Surviving academe, more or less.
I hate to be one to play "I can top that," but, well, I can top that. Or rather my colleague can. A quote from her grading of papers on Latin American History today revealed that "the slave trade helped the Portuguese Crown to fill its coiffeurs."
I was a reader for the AP World History exams. Lots of this kind of stuff. My favorite was that the African slave coast (east) was predated by the Hanseatics.Gotta watch those German merchants ya know.
Oh, I love these. I wish that there were a site or something that just compiled them for my own reading pleasure.
I once had this one by a student who had become bored with "For Whom the Bell Tolls": "Hemingway's novel is very monogamous." One my other favorites was from a student who talked about an author's "sexual in-your-windows."I'm interested to know what comment you offered to the line about "culture" . . .
Oh god, yes!! The way "culture" and "society" get invoked!! Last night I wrote up a handout on this very thing, actually. Ugh!!

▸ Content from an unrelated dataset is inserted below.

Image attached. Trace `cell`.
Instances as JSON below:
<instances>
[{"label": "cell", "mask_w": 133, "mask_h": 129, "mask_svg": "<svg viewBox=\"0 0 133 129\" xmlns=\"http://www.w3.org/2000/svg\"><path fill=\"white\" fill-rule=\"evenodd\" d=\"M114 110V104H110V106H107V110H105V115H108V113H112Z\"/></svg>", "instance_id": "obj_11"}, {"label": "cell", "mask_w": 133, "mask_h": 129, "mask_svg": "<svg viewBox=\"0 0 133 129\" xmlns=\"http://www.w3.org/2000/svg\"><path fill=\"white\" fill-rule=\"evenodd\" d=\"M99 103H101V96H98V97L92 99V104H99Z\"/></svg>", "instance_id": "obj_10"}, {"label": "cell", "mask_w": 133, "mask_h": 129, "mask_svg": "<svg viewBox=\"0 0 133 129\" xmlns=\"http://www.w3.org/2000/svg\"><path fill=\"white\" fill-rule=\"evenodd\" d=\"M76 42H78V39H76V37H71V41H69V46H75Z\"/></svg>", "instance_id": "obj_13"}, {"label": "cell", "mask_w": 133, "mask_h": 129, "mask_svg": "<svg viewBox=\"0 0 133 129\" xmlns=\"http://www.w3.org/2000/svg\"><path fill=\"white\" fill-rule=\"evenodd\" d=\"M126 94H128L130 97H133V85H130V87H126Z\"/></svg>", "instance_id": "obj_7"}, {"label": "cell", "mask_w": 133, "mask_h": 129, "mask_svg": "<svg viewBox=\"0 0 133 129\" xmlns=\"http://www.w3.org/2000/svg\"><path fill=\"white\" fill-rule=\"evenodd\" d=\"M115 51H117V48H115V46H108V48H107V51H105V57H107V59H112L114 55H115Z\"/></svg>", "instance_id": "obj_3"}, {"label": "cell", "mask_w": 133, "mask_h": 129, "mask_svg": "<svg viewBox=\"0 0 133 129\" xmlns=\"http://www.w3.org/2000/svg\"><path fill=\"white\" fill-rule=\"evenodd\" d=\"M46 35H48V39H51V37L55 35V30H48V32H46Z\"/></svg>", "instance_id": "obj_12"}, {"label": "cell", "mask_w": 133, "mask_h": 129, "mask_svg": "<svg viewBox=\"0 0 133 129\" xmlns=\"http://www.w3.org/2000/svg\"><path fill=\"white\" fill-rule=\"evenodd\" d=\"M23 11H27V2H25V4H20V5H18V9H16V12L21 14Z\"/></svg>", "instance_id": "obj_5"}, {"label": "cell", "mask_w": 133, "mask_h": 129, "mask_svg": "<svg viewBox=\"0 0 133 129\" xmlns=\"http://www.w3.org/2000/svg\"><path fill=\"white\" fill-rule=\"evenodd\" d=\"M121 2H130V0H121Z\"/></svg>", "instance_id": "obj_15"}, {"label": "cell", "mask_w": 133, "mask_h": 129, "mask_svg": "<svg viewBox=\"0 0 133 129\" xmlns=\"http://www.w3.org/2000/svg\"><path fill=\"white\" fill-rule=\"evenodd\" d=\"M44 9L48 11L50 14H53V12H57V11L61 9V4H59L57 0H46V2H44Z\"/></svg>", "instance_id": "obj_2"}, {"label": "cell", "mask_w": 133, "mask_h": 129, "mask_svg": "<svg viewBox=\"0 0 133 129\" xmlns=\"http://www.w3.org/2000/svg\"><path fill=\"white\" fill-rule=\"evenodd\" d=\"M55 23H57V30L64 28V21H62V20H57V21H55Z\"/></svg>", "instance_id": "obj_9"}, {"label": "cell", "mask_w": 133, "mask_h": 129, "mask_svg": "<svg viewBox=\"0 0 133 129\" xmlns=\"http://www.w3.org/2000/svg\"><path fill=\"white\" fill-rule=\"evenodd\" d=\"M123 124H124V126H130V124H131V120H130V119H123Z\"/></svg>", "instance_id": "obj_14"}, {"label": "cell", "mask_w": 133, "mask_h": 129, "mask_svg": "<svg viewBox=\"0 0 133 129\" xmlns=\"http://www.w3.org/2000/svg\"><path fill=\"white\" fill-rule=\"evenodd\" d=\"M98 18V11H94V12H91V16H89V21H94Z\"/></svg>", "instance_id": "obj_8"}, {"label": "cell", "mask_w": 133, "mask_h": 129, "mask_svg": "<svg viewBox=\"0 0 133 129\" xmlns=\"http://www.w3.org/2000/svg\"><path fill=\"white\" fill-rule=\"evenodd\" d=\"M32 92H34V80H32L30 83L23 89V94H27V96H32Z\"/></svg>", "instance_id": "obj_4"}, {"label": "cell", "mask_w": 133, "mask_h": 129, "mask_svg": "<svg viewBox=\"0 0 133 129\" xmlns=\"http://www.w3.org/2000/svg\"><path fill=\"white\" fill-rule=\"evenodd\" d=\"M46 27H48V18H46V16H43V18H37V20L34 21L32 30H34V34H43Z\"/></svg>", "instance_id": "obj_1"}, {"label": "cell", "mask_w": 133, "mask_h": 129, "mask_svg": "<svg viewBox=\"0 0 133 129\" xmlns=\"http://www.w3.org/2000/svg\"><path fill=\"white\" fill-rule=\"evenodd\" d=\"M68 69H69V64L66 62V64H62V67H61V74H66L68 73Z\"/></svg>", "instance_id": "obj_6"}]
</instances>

Hi, I like your blog, especially as I'm working on my M.A. in pursuit of my PhD. One of these days I hope to swap my own student stories. However, for now I will give you an undergrad history professor I had. He WROTE the book on this stuff after years of teaching. It was sort of like a version of history based on his student's essays. One was "In the Dark ages it was very dark." Yes. Yes it was.
Meredyth--Hi! And that's great; I would love to see that book.An Art History friend of mine once graded an exam in which a student wrote that art from the Dark Ages [who even uses this term anymore?] was so somber because the artists couldn't see very well. At least s/he was using deductive reasoning?